--- begin SUPPLIED ENTRIES ---

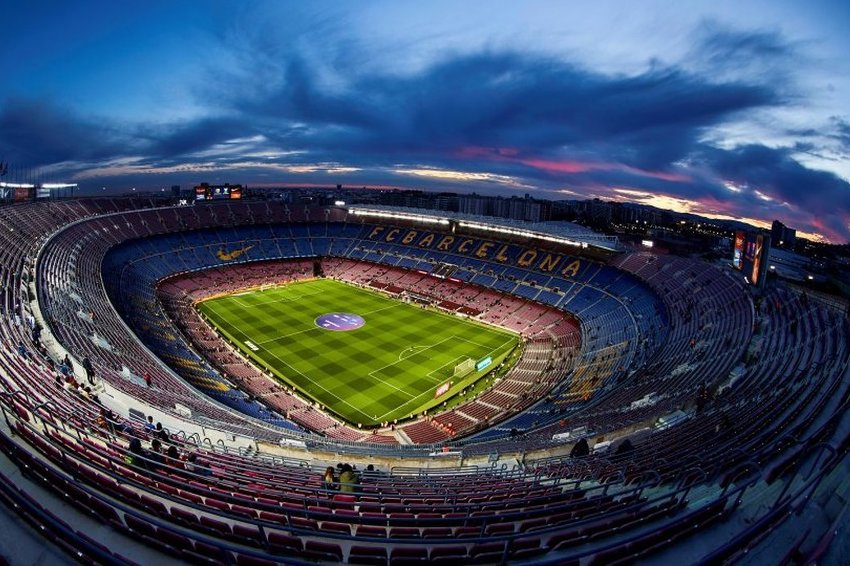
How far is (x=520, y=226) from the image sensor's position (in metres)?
61.0

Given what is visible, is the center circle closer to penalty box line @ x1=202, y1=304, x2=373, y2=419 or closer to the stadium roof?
penalty box line @ x1=202, y1=304, x2=373, y2=419

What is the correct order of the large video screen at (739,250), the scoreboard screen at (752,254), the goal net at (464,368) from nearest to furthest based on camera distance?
the scoreboard screen at (752,254), the large video screen at (739,250), the goal net at (464,368)

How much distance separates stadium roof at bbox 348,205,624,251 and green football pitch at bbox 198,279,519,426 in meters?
16.8

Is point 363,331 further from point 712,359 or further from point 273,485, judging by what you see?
point 273,485

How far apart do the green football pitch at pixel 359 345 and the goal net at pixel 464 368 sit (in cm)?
47

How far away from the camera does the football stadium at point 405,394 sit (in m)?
6.93

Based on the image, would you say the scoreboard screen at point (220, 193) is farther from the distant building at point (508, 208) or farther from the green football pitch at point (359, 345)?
the distant building at point (508, 208)

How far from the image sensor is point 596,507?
337 inches

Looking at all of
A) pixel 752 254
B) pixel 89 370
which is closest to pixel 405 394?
pixel 89 370

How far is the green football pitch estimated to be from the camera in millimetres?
33750

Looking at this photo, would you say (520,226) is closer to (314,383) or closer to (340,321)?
(340,321)

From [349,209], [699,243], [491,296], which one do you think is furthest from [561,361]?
[349,209]

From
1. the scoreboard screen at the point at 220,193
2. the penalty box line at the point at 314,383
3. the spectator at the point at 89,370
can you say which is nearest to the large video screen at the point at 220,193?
the scoreboard screen at the point at 220,193

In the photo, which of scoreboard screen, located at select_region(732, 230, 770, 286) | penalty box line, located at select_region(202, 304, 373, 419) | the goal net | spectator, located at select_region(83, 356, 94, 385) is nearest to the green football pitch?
penalty box line, located at select_region(202, 304, 373, 419)
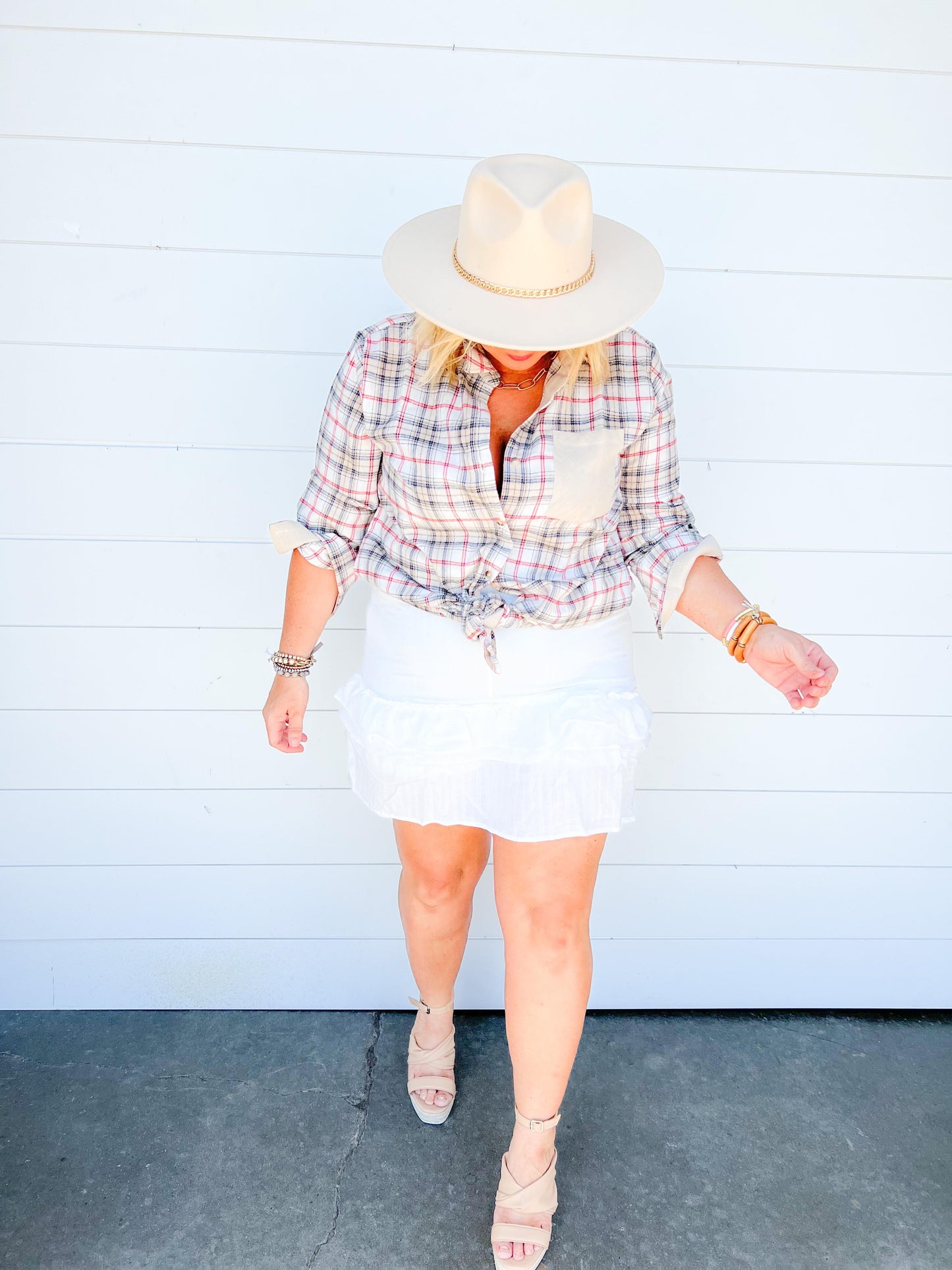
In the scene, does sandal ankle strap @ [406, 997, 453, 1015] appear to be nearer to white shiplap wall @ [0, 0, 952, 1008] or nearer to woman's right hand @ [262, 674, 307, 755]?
white shiplap wall @ [0, 0, 952, 1008]

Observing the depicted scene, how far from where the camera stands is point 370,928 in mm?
2631

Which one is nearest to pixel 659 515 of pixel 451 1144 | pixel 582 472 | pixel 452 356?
pixel 582 472

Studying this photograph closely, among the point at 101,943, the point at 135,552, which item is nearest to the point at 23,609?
the point at 135,552

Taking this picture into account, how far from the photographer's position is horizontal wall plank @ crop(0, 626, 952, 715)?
7.84 feet

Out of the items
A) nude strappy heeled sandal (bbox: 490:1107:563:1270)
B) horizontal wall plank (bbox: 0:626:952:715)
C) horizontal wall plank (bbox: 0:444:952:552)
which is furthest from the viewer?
horizontal wall plank (bbox: 0:626:952:715)

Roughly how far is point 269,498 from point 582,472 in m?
0.85

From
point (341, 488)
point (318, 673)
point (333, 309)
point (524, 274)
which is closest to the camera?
point (524, 274)

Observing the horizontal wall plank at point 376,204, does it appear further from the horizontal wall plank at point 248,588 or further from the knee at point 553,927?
the knee at point 553,927

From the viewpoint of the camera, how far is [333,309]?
7.18ft

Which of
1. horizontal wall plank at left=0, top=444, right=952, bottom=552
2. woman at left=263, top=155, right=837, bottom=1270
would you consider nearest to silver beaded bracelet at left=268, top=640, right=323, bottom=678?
woman at left=263, top=155, right=837, bottom=1270

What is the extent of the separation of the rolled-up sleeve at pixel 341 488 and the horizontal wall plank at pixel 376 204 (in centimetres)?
49

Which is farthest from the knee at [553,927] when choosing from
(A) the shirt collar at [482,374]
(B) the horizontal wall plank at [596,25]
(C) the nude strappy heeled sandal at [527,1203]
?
(B) the horizontal wall plank at [596,25]

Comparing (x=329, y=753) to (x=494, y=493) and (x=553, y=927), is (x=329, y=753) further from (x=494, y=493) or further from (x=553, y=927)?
(x=494, y=493)

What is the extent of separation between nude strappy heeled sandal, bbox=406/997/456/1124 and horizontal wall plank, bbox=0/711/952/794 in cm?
63
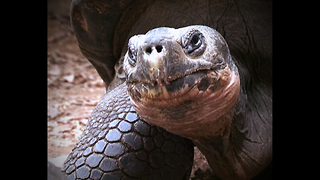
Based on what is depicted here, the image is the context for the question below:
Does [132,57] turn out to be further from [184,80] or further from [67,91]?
[67,91]

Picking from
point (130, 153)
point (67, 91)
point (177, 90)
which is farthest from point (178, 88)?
point (67, 91)

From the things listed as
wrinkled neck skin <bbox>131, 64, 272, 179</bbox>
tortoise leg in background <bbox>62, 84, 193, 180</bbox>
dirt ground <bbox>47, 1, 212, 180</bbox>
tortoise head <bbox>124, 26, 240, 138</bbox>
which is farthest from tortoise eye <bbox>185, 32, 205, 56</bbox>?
dirt ground <bbox>47, 1, 212, 180</bbox>

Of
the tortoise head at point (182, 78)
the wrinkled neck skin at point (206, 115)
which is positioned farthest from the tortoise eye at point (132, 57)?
the wrinkled neck skin at point (206, 115)

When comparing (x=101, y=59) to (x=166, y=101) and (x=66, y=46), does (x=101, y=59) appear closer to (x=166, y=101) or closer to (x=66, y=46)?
(x=166, y=101)

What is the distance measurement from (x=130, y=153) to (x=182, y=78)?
2.26 ft

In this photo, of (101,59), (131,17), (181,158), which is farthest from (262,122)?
(101,59)

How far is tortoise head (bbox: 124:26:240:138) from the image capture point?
106 centimetres

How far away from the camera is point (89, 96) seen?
4.29 meters

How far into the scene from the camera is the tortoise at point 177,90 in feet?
3.65

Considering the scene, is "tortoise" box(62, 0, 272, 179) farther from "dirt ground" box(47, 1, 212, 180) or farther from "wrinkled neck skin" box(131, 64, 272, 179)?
"dirt ground" box(47, 1, 212, 180)

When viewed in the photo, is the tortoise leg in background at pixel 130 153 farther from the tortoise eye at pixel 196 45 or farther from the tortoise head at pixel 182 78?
the tortoise eye at pixel 196 45

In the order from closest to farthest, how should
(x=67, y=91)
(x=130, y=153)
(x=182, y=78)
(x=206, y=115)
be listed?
1. (x=182, y=78)
2. (x=206, y=115)
3. (x=130, y=153)
4. (x=67, y=91)

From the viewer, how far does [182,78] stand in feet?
3.57
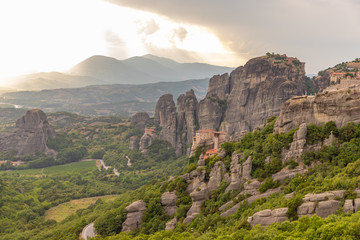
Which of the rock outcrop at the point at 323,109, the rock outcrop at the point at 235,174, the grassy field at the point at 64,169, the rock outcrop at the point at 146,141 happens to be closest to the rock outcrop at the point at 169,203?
the rock outcrop at the point at 235,174

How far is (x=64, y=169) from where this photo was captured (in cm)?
11962

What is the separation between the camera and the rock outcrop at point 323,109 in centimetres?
3672

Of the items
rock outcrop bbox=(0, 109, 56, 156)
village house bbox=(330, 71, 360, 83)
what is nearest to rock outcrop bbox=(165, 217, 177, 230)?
village house bbox=(330, 71, 360, 83)

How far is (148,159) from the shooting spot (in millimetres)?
118250

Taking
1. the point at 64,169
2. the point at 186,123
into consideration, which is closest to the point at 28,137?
the point at 64,169

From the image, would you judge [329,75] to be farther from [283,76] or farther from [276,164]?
[276,164]

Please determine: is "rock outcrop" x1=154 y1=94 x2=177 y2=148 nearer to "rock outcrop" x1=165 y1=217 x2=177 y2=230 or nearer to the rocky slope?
the rocky slope

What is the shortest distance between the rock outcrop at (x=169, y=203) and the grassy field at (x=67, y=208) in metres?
35.6

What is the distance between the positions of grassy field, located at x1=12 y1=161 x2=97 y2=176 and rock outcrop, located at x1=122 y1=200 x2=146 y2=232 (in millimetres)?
72362

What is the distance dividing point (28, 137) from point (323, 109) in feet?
405

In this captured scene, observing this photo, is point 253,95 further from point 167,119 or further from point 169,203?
point 169,203

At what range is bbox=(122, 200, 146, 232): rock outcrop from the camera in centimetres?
4566

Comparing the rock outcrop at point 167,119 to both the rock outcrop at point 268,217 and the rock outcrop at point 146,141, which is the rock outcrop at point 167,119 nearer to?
the rock outcrop at point 146,141

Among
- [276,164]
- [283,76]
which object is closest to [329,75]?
[283,76]
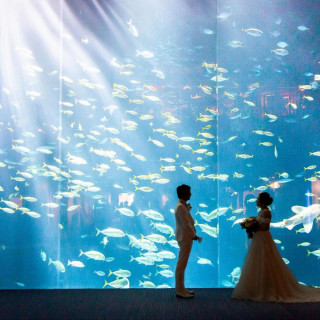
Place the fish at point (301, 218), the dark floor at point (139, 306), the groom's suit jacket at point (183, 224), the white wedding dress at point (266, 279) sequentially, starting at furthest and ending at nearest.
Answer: the fish at point (301, 218), the groom's suit jacket at point (183, 224), the white wedding dress at point (266, 279), the dark floor at point (139, 306)

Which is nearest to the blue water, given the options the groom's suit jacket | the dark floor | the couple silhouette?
the dark floor

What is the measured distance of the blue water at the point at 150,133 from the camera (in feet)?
22.9

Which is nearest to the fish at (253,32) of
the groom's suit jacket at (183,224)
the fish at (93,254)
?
the groom's suit jacket at (183,224)

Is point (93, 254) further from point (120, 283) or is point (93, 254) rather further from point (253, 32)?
point (253, 32)

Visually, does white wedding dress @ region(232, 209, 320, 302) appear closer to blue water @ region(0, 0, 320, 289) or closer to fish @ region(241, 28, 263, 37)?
blue water @ region(0, 0, 320, 289)

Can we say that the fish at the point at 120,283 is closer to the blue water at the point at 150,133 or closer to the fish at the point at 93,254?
the blue water at the point at 150,133

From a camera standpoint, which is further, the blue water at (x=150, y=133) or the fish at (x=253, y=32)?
the fish at (x=253, y=32)

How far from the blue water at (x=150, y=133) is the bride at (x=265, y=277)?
1.46 meters

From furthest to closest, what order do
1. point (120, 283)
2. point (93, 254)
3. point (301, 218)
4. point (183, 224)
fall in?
point (301, 218), point (93, 254), point (120, 283), point (183, 224)

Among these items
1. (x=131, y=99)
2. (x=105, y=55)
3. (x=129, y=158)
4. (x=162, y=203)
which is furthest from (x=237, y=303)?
(x=105, y=55)

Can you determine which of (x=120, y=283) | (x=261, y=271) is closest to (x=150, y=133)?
(x=120, y=283)

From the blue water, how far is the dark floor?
3.12 feet

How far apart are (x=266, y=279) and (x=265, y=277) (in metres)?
0.03

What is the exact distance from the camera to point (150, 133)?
7332 millimetres
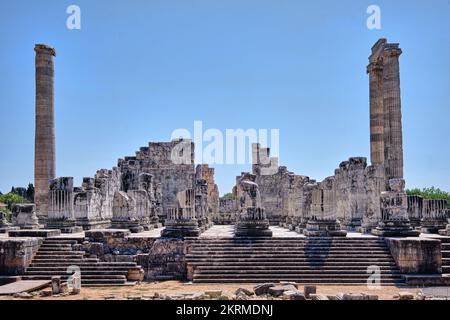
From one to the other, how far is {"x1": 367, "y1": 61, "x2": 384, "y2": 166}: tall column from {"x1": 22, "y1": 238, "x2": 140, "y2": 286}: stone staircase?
18.3m

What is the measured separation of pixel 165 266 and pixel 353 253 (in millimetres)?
6488

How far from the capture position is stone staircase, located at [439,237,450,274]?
53.5 ft

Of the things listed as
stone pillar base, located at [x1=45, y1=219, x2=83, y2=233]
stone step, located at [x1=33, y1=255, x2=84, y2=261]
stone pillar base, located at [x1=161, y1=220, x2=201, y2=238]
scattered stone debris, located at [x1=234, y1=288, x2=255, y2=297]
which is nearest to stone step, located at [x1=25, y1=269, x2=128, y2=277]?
stone step, located at [x1=33, y1=255, x2=84, y2=261]

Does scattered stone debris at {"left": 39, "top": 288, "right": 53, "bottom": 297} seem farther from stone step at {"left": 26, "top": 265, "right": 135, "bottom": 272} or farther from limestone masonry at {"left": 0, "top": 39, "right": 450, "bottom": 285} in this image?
stone step at {"left": 26, "top": 265, "right": 135, "bottom": 272}

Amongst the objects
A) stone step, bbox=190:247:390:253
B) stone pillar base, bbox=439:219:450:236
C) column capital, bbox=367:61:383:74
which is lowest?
stone step, bbox=190:247:390:253

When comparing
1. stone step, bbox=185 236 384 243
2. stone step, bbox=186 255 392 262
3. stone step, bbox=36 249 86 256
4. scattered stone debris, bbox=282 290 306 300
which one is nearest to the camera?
scattered stone debris, bbox=282 290 306 300

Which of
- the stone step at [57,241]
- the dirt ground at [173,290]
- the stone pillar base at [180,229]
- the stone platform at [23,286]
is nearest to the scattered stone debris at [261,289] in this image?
the dirt ground at [173,290]

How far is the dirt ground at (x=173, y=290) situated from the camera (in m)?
13.7

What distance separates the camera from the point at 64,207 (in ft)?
74.0

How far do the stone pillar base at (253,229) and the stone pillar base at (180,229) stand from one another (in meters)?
1.60

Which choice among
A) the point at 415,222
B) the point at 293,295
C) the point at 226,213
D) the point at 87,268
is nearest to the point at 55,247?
the point at 87,268

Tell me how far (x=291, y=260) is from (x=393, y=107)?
14.3 meters

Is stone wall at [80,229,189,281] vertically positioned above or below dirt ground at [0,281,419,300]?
above

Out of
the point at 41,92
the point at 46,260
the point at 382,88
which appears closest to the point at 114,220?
the point at 46,260
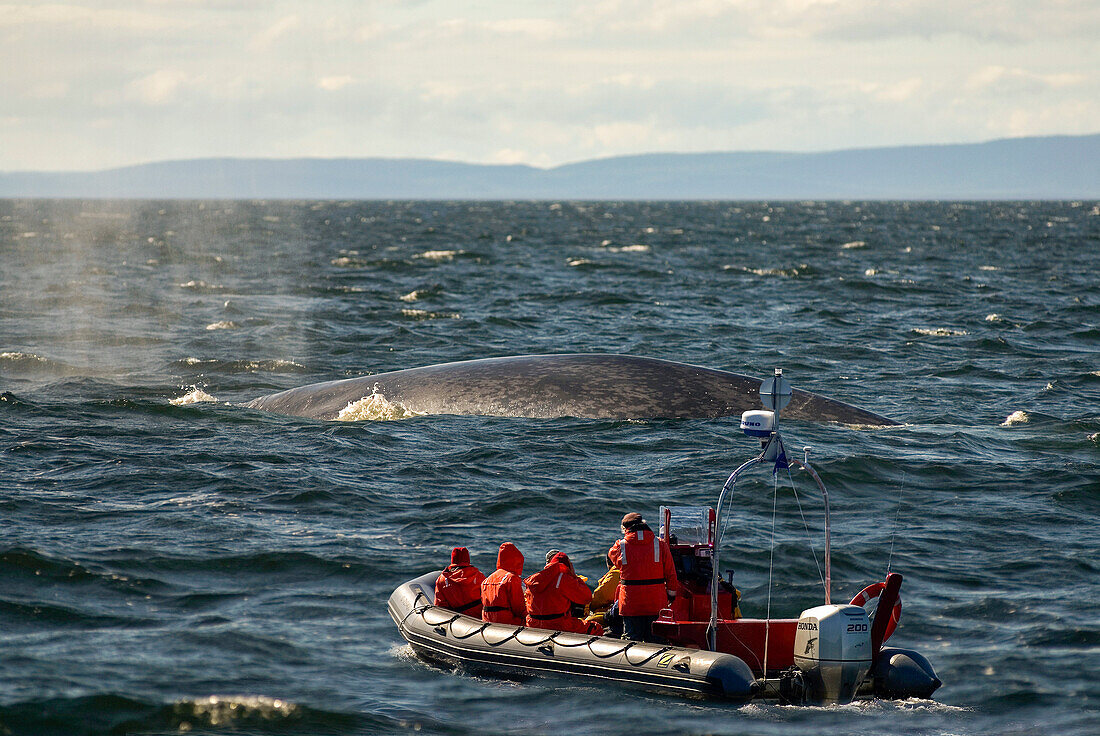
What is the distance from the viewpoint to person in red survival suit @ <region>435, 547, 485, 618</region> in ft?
Result: 40.7

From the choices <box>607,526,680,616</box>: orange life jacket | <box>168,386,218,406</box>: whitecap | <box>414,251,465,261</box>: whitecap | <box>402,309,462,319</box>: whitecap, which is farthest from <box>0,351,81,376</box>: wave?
<box>414,251,465,261</box>: whitecap

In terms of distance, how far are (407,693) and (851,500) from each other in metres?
8.05

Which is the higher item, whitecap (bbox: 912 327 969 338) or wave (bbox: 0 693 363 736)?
whitecap (bbox: 912 327 969 338)

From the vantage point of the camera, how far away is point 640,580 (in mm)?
11805

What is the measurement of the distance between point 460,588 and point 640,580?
1.79m

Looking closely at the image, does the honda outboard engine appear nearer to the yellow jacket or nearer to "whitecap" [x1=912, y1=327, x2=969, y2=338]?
the yellow jacket

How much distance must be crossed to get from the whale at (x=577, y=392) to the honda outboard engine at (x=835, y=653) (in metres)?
8.83

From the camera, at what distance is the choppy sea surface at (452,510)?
10898 millimetres

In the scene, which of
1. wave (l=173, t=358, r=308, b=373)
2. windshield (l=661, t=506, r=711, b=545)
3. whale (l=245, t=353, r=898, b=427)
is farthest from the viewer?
wave (l=173, t=358, r=308, b=373)

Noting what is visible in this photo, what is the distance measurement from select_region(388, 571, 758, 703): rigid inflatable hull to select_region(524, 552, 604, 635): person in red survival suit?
0.24 metres

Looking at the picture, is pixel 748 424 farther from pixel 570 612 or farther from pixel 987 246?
pixel 987 246

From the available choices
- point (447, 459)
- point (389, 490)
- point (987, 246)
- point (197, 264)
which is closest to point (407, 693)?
point (389, 490)

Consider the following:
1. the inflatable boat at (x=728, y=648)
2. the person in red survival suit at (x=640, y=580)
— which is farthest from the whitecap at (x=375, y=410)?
the person in red survival suit at (x=640, y=580)

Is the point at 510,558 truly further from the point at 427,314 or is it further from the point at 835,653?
the point at 427,314
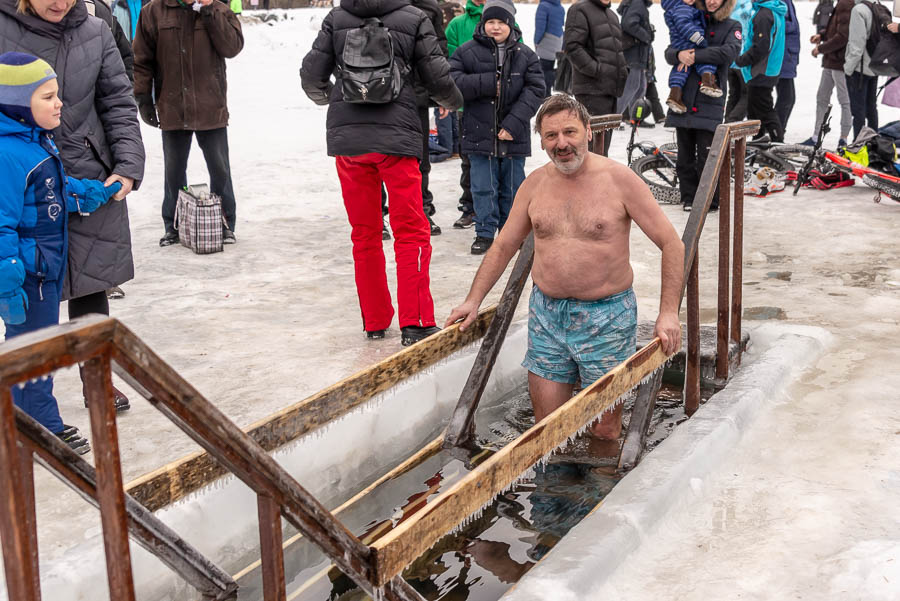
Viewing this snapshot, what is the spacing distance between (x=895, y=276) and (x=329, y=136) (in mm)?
3947

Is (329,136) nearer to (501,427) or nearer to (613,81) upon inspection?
(501,427)

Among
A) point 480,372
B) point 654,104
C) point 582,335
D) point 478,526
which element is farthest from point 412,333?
point 654,104

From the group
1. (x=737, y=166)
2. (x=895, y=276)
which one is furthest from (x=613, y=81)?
(x=737, y=166)

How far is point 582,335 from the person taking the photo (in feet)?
12.8

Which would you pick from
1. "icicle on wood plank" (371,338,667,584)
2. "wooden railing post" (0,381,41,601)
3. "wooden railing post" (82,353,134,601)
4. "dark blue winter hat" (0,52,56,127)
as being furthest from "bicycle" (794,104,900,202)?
"wooden railing post" (0,381,41,601)

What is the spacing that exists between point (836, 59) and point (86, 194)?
9095mm

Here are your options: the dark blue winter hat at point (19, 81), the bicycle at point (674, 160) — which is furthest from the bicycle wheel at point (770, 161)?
the dark blue winter hat at point (19, 81)

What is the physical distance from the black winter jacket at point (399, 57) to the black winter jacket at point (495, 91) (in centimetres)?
178

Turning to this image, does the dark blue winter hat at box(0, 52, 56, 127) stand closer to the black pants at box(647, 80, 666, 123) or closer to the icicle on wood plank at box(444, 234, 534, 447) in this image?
the icicle on wood plank at box(444, 234, 534, 447)

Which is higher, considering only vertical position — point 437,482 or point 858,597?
point 858,597

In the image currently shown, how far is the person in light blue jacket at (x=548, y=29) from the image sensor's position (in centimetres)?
1074

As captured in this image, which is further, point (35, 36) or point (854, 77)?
point (854, 77)

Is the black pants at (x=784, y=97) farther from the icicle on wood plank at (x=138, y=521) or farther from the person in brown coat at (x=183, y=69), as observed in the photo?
A: the icicle on wood plank at (x=138, y=521)

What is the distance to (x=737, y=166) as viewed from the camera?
4.48m
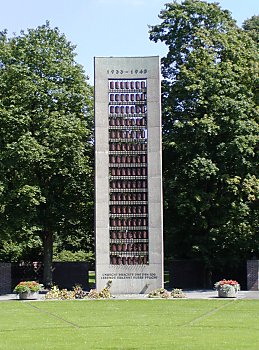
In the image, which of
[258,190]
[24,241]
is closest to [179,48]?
[258,190]

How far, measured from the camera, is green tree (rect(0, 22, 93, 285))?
1576 inches

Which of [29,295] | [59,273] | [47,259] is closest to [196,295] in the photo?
[29,295]

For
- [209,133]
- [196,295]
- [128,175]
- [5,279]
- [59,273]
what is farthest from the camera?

--- end SUPPLIED ENTRIES ---

> STATED PROBLEM:
Extract, word for word, each line from the one that contains "What is the distance to" through the final line of the data above. Leave the pictures out.

> FINISHED TASK:
What is the distance to (x=737, y=166) as viewed from the camera?
4.48m
In the image, which of
[258,190]
[24,241]
is closest to [179,48]?
[258,190]

How far, measured from the camera, is green tree (rect(0, 22, 93, 285))?
1576 inches

Which of [29,295] | [59,273] | [47,259] is closest to [196,295] in the photo?
[29,295]

For
- [209,133]
- [196,295]
- [128,175]
- [5,279]
- [59,273]
what is farthest from the camera?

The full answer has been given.